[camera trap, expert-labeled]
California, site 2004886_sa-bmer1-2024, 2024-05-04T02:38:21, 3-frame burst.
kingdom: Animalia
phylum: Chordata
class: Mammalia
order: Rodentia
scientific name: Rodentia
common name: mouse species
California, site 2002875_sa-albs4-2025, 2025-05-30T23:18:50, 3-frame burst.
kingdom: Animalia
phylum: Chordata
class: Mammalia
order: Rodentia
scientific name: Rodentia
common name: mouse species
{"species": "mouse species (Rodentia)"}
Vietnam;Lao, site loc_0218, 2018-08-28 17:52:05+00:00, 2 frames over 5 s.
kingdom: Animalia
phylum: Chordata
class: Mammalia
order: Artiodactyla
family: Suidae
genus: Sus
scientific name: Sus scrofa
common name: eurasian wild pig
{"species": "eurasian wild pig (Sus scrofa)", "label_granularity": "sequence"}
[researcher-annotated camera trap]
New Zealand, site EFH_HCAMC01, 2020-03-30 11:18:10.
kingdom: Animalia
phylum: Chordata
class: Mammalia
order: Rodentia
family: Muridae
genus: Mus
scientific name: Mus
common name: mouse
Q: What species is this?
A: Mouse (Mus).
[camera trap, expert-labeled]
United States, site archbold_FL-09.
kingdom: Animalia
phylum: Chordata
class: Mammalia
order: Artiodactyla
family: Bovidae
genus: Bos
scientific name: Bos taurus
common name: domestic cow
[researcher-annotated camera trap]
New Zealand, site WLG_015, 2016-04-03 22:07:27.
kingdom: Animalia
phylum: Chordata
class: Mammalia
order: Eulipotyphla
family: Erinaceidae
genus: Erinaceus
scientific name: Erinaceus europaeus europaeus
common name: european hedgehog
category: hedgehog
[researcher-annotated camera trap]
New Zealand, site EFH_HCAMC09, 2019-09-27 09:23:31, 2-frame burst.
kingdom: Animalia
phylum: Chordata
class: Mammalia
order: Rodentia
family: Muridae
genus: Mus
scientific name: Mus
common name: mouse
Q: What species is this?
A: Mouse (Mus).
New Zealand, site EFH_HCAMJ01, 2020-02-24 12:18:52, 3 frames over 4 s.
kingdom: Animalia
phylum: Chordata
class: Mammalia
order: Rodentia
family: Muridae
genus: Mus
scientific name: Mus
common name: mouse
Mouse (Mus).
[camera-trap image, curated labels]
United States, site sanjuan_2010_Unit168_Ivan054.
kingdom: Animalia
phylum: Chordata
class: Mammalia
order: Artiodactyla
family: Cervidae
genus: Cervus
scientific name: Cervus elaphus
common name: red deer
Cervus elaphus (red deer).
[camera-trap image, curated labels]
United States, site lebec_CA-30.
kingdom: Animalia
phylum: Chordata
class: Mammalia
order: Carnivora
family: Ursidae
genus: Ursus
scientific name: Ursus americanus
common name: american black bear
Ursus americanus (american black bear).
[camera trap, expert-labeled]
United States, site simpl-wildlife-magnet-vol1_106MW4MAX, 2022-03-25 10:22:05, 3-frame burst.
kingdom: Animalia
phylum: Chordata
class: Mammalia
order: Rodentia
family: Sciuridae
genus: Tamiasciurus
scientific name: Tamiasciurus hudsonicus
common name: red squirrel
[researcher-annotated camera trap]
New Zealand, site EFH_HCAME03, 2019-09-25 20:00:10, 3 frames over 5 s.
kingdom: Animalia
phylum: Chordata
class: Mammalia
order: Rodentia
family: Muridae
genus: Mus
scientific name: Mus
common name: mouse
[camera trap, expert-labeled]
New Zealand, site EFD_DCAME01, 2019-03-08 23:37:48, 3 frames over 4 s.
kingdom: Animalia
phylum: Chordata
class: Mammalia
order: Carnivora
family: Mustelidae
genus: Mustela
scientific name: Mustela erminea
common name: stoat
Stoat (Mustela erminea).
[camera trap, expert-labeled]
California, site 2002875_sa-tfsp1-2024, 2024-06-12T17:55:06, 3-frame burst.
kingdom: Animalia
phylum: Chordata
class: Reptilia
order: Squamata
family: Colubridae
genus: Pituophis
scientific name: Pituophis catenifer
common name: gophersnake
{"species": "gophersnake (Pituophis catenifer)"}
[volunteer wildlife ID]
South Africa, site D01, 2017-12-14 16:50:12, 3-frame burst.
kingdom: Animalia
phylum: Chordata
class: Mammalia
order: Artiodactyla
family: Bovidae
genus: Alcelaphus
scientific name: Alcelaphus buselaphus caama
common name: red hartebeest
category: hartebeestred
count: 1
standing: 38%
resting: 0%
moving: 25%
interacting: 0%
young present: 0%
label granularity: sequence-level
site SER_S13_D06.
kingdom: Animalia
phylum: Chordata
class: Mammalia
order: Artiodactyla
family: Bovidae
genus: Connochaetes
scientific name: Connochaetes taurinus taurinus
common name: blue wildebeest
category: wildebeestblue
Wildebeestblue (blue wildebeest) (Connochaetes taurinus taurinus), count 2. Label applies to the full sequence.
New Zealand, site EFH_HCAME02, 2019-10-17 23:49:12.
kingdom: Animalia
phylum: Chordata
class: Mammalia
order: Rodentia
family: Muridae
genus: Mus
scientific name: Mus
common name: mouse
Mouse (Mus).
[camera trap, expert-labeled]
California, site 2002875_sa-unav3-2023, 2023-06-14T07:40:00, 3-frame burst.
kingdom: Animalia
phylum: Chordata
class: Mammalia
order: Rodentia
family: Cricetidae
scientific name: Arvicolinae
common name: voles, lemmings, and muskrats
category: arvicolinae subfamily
==================================================
EXERCISE >>
Transcribe the material above. Change nothing in it.

EXERCISE RESPONSE >>
[camera trap, expert-labeled]
California, site 2004886_sa-bmer1-2024, 2024-05-04T02:38:21, 3-frame burst.
kingdom: Animalia
phylum: Chordata
class: Mammalia
order: Rodentia
scientific name: Rodentia
common name: mouse species
California, site 2002875_sa-albs4-2025, 2025-05-30T23:18:50, 3-frame burst.
kingdom: Animalia
phylum: Chordata
class: Mammalia
order: Rodentia
scientific name: Rodentia
common name: mouse species
{"species": "mouse species (Rodentia)"}
Vietnam;Lao, site loc_0218, 2018-08-28 17:52:05+00:00, 2 frames over 5 s.
kingdom: Animalia
phylum: Chordata
class: Mammalia
order: Artiodactyla
family: Suidae
genus: Sus
scientific name: Sus scrofa
common name: eurasian wild pig
{"species": "eurasian wild pig (Sus scrofa)", "label_granularity": "sequence"}
[researcher-annotated camera trap]
New Zealand, site EFH_HCAMC01, 2020-03-30 11:18:10.
kingdom: Animalia
phylum: Chordata
class: Mammalia
order: Rodentia
family: Muridae
genus: Mus
scientific name: Mus
common name: mouse
Q: What species is this?
A: Mouse (Mus).
[camera trap, expert-labeled]
United States, site archbold_FL-09.
kingdom: Animalia
phylum: Chordata
class: Mammalia
order: Artiodactyla
family: Bovidae
genus: Bos
scientific name: Bos taurus
common name: domestic cow
[researcher-annotated camera trap]
New Zealand, site WLG_015, 2016-04-03 22:07:27.
kingdom: Animalia
phylum: Chordata
class: Mammalia
order: Eulipotyphla
family: Erinaceidae
genus: Erinaceus
scientific name: Erinaceus europaeus europaeus
common name: european hedgehog
category: hedgehog
[researcher-annotated camera trap]
New Zealand, site EFH_HCAMC09, 2019-09-27 09:23:31, 2-frame burst.
kingdom: Animalia
phylum: Chordata
class: Mammalia
order: Rodentia
family: Muridae
genus: Mus
scientific name: Mus
common name: mouse
Q: What species is this?
A: Mouse (Mus).
New Zealand, site EFH_HCAMJ01, 2020-02-24 12:18:52, 3 frames over 4 s.
kingdom: Animalia
phylum: Chordata
class: Mammalia
order: Rodentia
family: Muridae
genus: Mus
scientific name: Mus
common name: mouse
Mouse (Mus).
[camera-trap image, curated labels]
United States, site sanjuan_2010_Unit168_Ivan054.
kingdom: Animalia
phylum: Chordata
class: Mammalia
order: Artiodactyla
family: Cervidae
genus: Cervus
scientific name: Cervus elaphus
common name: red deer
Cervus elaphus (red deer).
[camera-trap image, curated labels]
United States, site lebec_CA-30.
kingdom: Animalia
phylum: Chordata
class: Mammalia
order: Carnivora
family: Ursidae
genus: Ursus
scientific name: Ursus americanus
common name: american black bear
Ursus americanus (american black bear).
[camera trap, expert-labeled]
United States, site simpl-wildlife-magnet-vol1_106MW4MAX, 2022-03-25 10:22:05, 3-frame burst.
kingdom: Animalia
phylum: Chordata
class: Mammalia
order: Rodentia
family: Sciuridae
genus: Tamiasciurus
scientific name: Tamiasciurus hudsonicus
common name: red squirrel
[researcher-annotated camera trap]
New Zealand, site EFH_HCAME03, 2019-09-25 20:00:10, 3 frames over 5 s.
kingdom: Animalia
phylum: Chordata
class: Mammalia
order: Rodentia
family: Muridae
genus: Mus
scientific name: Mus
common name: mouse
[camera trap, expert-labeled]
New Zealand, site EFD_DCAME01, 2019-03-08 23:37:48, 3 frames over 4 s.
kingdom: Animalia
phylum: Chordata
class: Mammalia
order: Carnivora
family: Mustelidae
genus: Mustela
scientific name: Mustela erminea
common name: stoat
Stoat (Mustela erminea).
[camera trap, expert-labeled]
California, site 2002875_sa-tfsp1-2024, 2024-06-12T17:55:06, 3-frame burst.
kingdom: Animalia
phylum: Chordata
class: Reptilia
order: Squamata
family: Colubridae
genus: Pituophis
scientific name: Pituophis catenifer
common name: gophersnake
{"species": "gophersnake (Pituophis catenifer)"}
[volunteer wildlife ID]
South Africa, site D01, 2017-12-14 16:50:12, 3-frame burst.
kingdom: Animalia
phylum: Chordata
class: Mammalia
order: Artiodactyla
family: Bovidae
genus: Alcelaphus
scientific name: Alcelaphus buselaphus caama
common name: red hartebeest
category: hartebeestred
count: 1
standing: 38%
resting: 0%
moving: 25%
interacting: 0%
young present: 0%
label granularity: sequence-level
site SER_S13_D06.
kingdom: Animalia
phylum: Chordata
class: Mammalia
order: Artiodactyla
family: Bovidae
genus: Connochaetes
scientific name: Connochaetes taurinus taurinus
common name: blue wildebeest
category: wildebeestblue
Wildebeestblue (blue wildebeest) (Connochaetes taurinus taurinus), count 2. Label applies to the full sequence.
New Zealand, site EFH_HCAME02, 2019-10-17 23:49:12.
kingdom: Animalia
phylum: Chordata
class: Mammalia
order: Rodentia
family: Muridae
genus: Mus
scientific name: Mus
common name: mouse
Mouse (Mus).
[camera trap, expert-labeled]
California, site 2002875_sa-unav3-2023, 2023-06-14T07:40:00, 3-frame burst.
kingdom: Animalia
phylum: Chordata
class: Mammalia
order: Rodentia
family: Cricetidae
scientific name: Arvicolinae
common name: voles, lemmings, and muskrats
category: arvicolinae subfamily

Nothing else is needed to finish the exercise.